SHORT TASK -
In the column on reality TV finals, which contestant was voted out of "You're a Star" in the semi final?

TEXT SECTION -
That's my goal
REALITY TV is not something which really floats my boat but in a fit of boredom I caught up in 'finals fever' last weekend as 'Dancing on Ice', 'Just the Two of Us' and 'You're a Star' came to their dramatic conclusions.
In my opinion Gaynor Faye was very deserving of the 'Dancing on Ice' accolade, your man from Holby City was robbed on 'Just the Two of Us' and Lucia Evans was, well, the best of a bad bunch on 'You're A Star' (Probably the most embarrassing example of Irish 'talent' ever).
There was something about 'You're a Star' that dragged me in though. A few weeks ago I started watching and sat, jaw slack with disbelief, at what passes for talent in this country. After that I was hooked- waiting for RTE to announce it had all been a big practical joke on the gullible voters of Ireland.
Simon Cowell would have had the 'You're A Star' finalists for breakfast- in fact I'm pretty sure some of them would have shown up in the worst auditions montage should they have appeared on 'The X Factor'.
But regardless of my opinion on their talent, or lack thereof, I have to say I did admire the unfortunate souls who made eejits of themselves at the Helix week in and week out- and that is because at least they were following their personal rainbows and looking to find a pot of gold at the end of them.
In fact, I even shed a sneaky tear when Jeannette Cronin got booted out in the semi final. Even though she always looked like she need a good wash, she genuinely had her heart set on winning the title. When she sang her reprise of the Shane Ward song 'That's My Goal', just after the proverbial goal posts were moved so far from her they were no longer in her sites, she broke down a wee bit and I realised how crushing it must me to have your dreams taken from you.
I'm not a huge one for following my ambitions- not these days anyway. I just get on with life and make plans on an ad hoc basis- so I admire anyone who has the guts to put themselves out there for public scrutiny.
The nearest I have come to finding some get up and go of late is the ongoing trauma I face while endeavouring to get on the road legally. (My hopes of "third time lucky" in my test being cruelly dashed this week thanks to some very poor judgement on my part outside of Myra's Shop).
But as driving is more an acquired skill than a talent, I'm not sure it counts in the life ambition stakes- I mean the only thing stopping me achieving that goal is my own inability to keep my nerve for a silly 40 minute slot (and the fact there are no available dates in the next two months for a retest!).

EXTRACTED RECORDS -
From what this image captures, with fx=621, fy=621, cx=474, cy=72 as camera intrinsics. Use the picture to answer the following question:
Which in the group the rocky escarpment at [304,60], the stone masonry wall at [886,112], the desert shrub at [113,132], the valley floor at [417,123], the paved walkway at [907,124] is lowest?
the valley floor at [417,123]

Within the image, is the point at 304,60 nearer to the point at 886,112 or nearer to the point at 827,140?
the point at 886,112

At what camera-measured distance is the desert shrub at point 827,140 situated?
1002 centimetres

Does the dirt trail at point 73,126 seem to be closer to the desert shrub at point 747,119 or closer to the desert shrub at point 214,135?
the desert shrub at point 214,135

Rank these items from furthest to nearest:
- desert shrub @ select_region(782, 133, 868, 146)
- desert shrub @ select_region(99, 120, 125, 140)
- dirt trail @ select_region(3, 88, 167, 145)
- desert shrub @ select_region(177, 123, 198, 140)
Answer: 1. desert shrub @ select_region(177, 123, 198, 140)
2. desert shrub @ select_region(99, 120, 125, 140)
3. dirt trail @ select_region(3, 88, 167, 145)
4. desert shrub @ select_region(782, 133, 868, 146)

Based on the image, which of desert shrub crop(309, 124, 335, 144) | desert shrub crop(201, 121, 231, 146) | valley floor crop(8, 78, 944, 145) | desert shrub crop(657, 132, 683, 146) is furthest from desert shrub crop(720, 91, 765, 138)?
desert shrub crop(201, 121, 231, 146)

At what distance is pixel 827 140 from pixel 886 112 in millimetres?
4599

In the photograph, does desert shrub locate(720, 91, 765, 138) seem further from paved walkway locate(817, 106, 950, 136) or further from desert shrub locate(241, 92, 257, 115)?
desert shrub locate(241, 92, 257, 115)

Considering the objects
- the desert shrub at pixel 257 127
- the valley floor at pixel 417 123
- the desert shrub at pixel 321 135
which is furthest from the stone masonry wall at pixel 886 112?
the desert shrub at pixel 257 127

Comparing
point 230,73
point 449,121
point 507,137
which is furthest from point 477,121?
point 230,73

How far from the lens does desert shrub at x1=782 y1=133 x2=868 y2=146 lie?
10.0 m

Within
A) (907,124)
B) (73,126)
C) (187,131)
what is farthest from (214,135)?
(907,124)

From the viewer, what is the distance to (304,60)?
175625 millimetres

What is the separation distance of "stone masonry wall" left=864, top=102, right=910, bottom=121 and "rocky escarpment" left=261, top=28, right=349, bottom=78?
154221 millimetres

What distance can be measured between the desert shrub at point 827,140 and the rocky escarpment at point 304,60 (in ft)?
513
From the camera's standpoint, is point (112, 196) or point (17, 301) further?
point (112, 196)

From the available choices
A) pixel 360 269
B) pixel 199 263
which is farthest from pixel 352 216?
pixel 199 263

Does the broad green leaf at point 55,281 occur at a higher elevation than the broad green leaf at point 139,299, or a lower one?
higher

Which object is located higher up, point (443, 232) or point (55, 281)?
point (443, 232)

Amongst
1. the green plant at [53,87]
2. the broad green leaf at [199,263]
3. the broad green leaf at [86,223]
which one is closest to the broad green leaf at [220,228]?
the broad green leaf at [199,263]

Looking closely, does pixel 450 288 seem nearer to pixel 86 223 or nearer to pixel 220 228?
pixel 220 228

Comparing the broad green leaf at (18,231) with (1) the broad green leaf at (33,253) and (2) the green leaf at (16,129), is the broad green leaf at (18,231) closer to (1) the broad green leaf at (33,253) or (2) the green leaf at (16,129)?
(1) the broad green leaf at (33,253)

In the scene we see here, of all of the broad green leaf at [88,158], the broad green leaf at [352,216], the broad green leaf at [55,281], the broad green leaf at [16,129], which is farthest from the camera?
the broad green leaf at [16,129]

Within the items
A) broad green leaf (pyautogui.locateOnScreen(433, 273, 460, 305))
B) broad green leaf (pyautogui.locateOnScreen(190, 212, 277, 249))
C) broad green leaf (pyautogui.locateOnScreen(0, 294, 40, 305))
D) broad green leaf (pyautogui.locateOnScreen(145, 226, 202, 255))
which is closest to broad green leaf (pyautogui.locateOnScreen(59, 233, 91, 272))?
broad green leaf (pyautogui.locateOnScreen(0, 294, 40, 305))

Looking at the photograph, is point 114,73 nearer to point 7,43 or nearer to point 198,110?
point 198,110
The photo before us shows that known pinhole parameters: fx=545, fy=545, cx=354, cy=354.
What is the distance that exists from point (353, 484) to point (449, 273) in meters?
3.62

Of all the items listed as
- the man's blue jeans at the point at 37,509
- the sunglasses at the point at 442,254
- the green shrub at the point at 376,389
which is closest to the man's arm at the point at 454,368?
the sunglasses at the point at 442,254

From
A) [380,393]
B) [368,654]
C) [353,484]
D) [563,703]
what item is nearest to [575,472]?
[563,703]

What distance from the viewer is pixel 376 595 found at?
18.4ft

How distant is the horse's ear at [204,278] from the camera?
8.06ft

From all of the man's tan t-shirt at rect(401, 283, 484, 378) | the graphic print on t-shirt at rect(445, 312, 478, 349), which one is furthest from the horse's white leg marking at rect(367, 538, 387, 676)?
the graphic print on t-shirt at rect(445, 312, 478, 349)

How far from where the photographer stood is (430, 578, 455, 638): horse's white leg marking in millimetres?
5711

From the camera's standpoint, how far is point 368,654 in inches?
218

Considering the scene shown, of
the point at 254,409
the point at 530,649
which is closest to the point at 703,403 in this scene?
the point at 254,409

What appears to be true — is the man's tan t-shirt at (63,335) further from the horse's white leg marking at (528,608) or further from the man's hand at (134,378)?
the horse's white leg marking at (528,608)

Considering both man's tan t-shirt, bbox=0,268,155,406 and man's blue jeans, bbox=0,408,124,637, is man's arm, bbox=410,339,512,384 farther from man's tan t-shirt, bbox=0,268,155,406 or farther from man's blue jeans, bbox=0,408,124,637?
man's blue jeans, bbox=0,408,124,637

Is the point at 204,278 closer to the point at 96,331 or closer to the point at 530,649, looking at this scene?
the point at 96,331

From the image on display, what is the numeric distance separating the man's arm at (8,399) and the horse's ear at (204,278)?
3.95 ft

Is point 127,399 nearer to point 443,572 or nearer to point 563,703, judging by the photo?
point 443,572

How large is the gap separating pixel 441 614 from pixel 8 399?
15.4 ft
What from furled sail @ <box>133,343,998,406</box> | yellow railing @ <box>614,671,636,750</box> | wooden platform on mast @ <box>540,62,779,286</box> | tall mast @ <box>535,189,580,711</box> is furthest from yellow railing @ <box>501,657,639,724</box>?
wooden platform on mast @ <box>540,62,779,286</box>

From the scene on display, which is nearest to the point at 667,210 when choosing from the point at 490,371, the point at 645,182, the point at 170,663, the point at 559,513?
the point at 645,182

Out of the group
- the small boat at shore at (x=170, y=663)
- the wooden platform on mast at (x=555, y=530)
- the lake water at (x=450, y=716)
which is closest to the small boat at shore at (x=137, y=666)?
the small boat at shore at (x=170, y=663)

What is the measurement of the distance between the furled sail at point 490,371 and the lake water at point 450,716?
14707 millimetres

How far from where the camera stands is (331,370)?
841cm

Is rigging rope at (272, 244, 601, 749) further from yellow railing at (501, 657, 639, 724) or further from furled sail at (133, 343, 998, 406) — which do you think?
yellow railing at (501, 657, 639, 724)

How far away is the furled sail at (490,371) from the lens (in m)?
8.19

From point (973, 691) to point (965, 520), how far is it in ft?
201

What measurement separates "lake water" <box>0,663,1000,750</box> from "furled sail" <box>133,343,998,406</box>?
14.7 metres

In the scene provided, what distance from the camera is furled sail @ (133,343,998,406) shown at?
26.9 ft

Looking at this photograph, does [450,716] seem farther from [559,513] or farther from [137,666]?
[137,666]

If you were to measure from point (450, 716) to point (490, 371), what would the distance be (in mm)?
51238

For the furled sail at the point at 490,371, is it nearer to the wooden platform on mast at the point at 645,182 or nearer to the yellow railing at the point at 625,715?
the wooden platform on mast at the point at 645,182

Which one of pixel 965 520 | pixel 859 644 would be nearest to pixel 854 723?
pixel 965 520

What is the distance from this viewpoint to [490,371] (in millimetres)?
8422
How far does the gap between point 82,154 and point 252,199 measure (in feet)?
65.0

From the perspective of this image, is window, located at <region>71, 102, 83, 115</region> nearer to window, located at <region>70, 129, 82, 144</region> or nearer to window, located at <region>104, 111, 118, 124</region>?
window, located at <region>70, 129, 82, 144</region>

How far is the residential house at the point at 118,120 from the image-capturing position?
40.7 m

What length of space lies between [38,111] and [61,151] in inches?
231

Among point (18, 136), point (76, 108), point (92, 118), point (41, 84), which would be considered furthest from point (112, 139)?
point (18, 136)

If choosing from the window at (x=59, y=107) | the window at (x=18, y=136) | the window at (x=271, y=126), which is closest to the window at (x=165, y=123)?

SOLUTION -
Jeannette Cronin